Given the horrors of Marcus’ past life revealed in the first volume, those just hinted at there would have to ramp up both the innovation and repugnance. They score on both counts as his final days at the orphanage are disclosed early, yet Remender follows that with the even more harrowing past of another character. However, that’s not the really good writing. The really good writing is Remender making you care about Marcus getting to the comic shop in time to open it up. Elsewhere Kids of the Black Hole isn’t as good as last time round. It’s still violent, it’s still thrilling, but weaving in teenage romantic angst doesn’t give the emotional anchor intended, and instead acts as a constant distraction. It’s not as if Maria isn’t a good character. We understand her past and her present, even if the idea of depression is introduced in a glib way, but her pain never conveys convincingly. In story terms the drama is preparation for The Snake Pit, so it’s a necessary set-up, and pays off in spades there, but slows things down here.

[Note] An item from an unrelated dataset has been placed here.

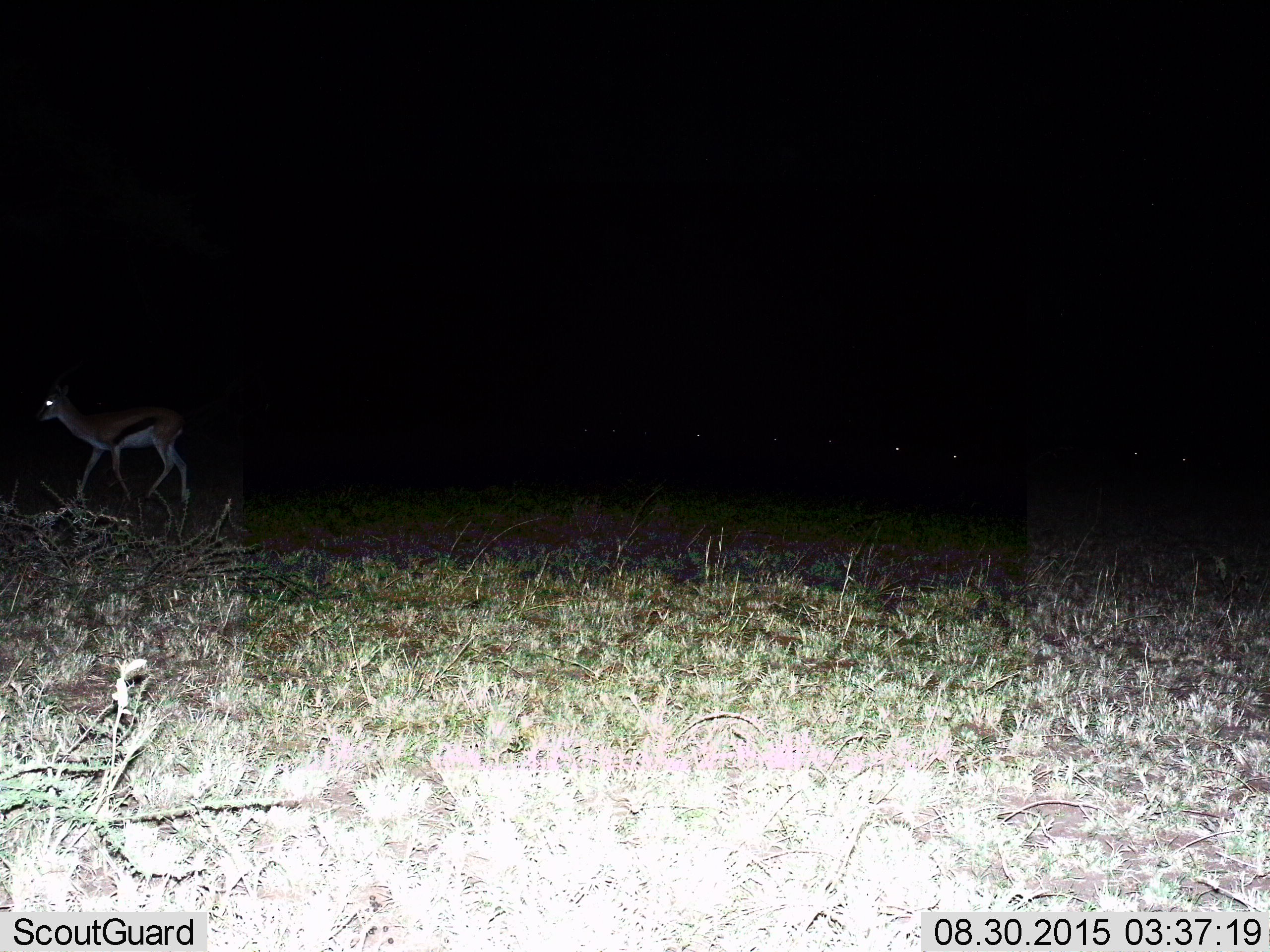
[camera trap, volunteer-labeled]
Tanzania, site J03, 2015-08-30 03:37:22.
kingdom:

With Remender having claimed to have hated his high school days, there’s certainly an element of wish fulfilment in the opening chapter as Marcus calls out a shallow bully in a way Remender himself was incapable of at the time. However, that scene and its repercussions feed well into the bigger plot of the scarred thug who appeared at the end of Reagan Youth. Once it kicks into action the escalating pace is admirable, and artist Wes Craig really comes into his own in perpetuating the intensity of a sequence where everyone has to act on instinct. He cuts between scenes and characters, and the bangs, flashes and surprises make for a visceral read over the final two chapters. This time round the violence is far more graphic, and on occasions such as an eyeball popping panel definitely gratuitous, which is slightly disappointing given the restraint previously applied.
Deadly Class is one of a batch of 21st century crime graphic novels very deliberately set in the past, as cellphones pose such a narrative problem for writers. Too many plot elements just wouldn’t work with the options a cellphone provides, and we all want a better story. Much of Kids of the Black Hole is excellent, but as a sustained story it doesn’t match Reagan Youth. With the story told, it might be assumed that a brief contemplation is in order before heading to The Snake Pit, but Remender supplies a brilliant punch to the gut ending, and you’re going to want to read it immediately.
If you like this enough, it’s also combined with Reagan Youth and The Snake Pit in the oversized hardcover Noise, Noise, Noise.